4ieme axe : s’appuyer sur les réseaux de solidarité pour renforcer la
citoyenneté

il y a dans les quartiers des liens de solidarité (entre jeunes, entre
communautés, entre parents, entre femmes, entre voisins...) et des lieux de
solidarité (centres sociaux, MJC...).
Il faut renforcer ces liens et inviter les acteurs a prendre part à la vie
publique, aux conseils de quartiers, aux conseils de developpement. Il faut
aussi donner le droit de vote aux résidents étrangers.

Il s’agit en reéme de favoriser, sans les opposer, le passage d’une
integration communautaire à une participation citoyenne.
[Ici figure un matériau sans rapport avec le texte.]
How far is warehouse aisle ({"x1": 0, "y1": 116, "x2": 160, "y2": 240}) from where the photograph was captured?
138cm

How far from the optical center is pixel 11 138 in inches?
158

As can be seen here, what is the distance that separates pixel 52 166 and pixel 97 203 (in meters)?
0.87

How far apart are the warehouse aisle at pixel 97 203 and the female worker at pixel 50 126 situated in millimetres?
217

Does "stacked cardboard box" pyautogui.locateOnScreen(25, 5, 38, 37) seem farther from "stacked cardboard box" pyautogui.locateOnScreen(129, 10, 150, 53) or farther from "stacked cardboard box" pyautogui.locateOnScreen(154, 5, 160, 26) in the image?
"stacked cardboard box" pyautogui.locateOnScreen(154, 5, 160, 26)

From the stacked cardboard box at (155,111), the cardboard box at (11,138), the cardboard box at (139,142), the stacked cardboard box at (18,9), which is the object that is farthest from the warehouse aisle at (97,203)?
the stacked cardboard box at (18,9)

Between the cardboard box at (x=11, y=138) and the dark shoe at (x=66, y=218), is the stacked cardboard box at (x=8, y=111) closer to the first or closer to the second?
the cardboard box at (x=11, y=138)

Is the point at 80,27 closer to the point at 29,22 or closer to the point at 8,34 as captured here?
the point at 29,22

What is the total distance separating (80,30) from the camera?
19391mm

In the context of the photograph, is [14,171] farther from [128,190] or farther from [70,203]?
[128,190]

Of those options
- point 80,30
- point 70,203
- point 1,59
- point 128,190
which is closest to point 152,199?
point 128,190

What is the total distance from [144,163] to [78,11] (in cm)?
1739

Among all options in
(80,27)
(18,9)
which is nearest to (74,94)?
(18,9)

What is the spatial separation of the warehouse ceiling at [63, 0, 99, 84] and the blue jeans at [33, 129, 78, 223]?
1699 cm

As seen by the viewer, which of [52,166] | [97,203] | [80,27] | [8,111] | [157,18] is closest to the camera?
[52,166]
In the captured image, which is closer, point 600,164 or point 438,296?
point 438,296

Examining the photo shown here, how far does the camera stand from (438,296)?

5ieme et dernier axe : Evoluer d’une societé productiviste vers une societé
" conviviale "

Les jeunes des cités veulent, tout comme les autres, consommer davantage et
atteindre le niveau de vie des categories supérieures.

Notre societe fonctionne à l’exclusion et à la compétition. Mais, c’est
l’illusion fondamentale de l’ultra-libéralisme de croire que les relations
humaines ne peuvent etre fondées que sur des rapports de concurrence.

Il nous faut reconnaitre et promouvoir des modes de vie qui béneficient à
tous, en privilégiant notamment à la fois l’epanouissement personnel, le
bien vivre ensemble et l’engagement collectif.

En conclusion, il ne faudrait pas penser a priori que les jeunes, même ceux
des quartiers difficiles, ne peuvent pas être interessés par le sens, par
des valeurs superieures. La citoyenneté et la solidarite avec le monde, la
planète, en font partie.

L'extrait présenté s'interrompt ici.